Closing arguments also summarized the testimony of Robert Rothman of the Carnegie foundation who said, “any accountability test, the measures may be subject to statistical error or distortion. As a result, some researchers and educators say, it could be unfair to use value-added measures to make important decisions about teachers”

Also quoted was Dan Goldhaber who said the not-ready-for-prime-time value added models were used for evaluation purposes because “The alternative measures of determining tenure and determining pay look every bit as inaccurate as value-added [measures], if not more.”

“If you haven’t adjusted for the right things, it’s possible that someone appears to be a good teacher, but maybe that was because she was assigned good learners,” he says. “Her kids would get better test scores no matter what.”

Expert witness Douglas Staiger had “suggested that teachers should have been involved in selecting control factors and notes that he has asked medical practitioners to develop a list of control factors. Other problems were, “some of the most important factors are not measurable, making measures of teacher effectiveness inexact, notes Daniel F. McCaffery, a senior statistician at the Rand Corporation. “We don’t know how many kids have parents who value education, how many have books in the home, how many are in a community that is backing the school.”

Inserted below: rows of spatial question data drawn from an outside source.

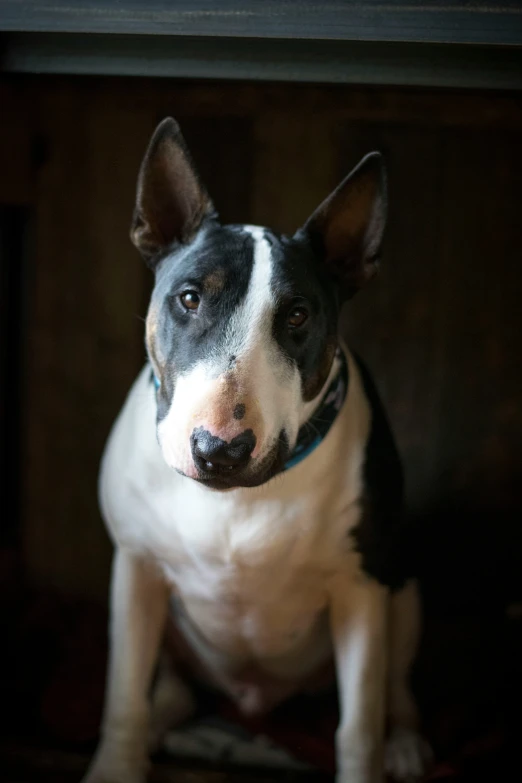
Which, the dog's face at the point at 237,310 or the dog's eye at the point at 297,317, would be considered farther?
the dog's eye at the point at 297,317

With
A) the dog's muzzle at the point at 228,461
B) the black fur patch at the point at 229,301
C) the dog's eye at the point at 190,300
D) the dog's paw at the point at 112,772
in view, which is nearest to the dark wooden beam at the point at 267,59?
the black fur patch at the point at 229,301

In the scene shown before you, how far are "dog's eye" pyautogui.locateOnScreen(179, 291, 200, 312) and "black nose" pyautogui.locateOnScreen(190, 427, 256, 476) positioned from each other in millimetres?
206

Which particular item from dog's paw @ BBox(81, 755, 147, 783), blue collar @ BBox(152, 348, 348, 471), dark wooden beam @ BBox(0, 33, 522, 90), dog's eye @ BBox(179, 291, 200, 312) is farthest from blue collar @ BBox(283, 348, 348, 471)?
dog's paw @ BBox(81, 755, 147, 783)

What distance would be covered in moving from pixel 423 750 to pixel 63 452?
1.01m

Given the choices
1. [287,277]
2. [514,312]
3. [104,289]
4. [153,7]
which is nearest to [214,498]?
[287,277]

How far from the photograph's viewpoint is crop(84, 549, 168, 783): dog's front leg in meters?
1.44

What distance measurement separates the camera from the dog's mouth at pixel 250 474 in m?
1.13

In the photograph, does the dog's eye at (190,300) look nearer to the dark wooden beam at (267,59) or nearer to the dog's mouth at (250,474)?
the dog's mouth at (250,474)

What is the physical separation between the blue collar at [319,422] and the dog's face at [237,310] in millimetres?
27

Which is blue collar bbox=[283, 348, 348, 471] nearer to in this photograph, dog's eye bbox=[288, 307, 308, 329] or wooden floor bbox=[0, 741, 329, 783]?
dog's eye bbox=[288, 307, 308, 329]

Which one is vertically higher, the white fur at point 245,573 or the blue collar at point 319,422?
the blue collar at point 319,422

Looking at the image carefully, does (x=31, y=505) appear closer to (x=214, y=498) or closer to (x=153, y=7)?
(x=214, y=498)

“One way to account for at least some complicating factors would have been to assign students randomly to teachers. That way, extraneous factors will be randomly distributed, rather than concentrated among particular teachers. But such assignments are rarely feasible,” testified Douglas N. Harris, an assistant professor in the school of education at the University of Wisconsin–Madison. Principals like to match students with teachers—for instance, if one teacher is particularly good at working with behaviorally challenged learners, a principal may assign more such students to her class. As a result, Harris says, statisticians are unlikely to come up with a value-added measure that is free of selection bias. “We know we can’t do that by any means perfectly,” he says.

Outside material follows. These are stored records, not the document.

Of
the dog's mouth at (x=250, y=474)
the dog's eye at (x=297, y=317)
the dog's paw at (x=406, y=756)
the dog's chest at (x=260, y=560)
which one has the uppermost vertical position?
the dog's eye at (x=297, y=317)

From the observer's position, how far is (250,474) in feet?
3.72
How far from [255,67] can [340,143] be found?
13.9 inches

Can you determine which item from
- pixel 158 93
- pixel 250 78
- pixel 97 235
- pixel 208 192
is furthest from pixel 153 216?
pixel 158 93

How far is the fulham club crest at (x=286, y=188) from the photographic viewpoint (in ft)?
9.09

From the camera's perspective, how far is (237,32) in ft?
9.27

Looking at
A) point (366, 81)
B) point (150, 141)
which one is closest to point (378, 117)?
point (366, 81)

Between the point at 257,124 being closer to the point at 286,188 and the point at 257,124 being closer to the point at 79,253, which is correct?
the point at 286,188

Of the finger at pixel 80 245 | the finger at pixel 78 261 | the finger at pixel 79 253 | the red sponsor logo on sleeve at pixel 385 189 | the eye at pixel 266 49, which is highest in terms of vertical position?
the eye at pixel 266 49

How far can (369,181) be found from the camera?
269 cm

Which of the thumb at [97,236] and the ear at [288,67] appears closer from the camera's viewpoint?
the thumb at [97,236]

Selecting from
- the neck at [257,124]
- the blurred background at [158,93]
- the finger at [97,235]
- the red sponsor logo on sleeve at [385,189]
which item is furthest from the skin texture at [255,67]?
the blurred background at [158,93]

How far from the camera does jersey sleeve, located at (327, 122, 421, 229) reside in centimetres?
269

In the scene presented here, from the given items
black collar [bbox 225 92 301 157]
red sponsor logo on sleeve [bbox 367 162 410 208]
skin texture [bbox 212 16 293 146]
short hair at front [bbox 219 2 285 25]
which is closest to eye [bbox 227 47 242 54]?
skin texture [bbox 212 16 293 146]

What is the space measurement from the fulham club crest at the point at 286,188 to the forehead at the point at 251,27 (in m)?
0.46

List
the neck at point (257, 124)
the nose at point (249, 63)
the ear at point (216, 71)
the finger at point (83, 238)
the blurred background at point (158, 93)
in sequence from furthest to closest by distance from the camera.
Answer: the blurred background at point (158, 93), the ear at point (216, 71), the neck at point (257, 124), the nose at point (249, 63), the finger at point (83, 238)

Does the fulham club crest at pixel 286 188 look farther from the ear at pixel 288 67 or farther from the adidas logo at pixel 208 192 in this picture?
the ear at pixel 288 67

Finally, expert witness William Sanders was cut off as he said, “However, the objective (of value-added models) was “to give the current school credit (under NCLB) not to hold the current educators’ evaluation hostage ...”

Joel Klein showed a little known humorous side, observing that there is a silver lining in the ongoing NYC teachers strike over the evaluation in that it kept him from being a defendant in the costly lawsuit.

Arne Duncan said it best though, observing that the devil is always in the details but who would have thought that the minor difference between data-DRIVEN accountability and data-informed accountability would drain his $5 billion Race to the Top fund

A not-so-contrite former superintendent Michelle Rhee said that the district’s lawyers should be held accountable for the fiasco. They should have never allowed this issue to be fought out in the reality-based paradigm of a court of law, but in the court of righteous indignation.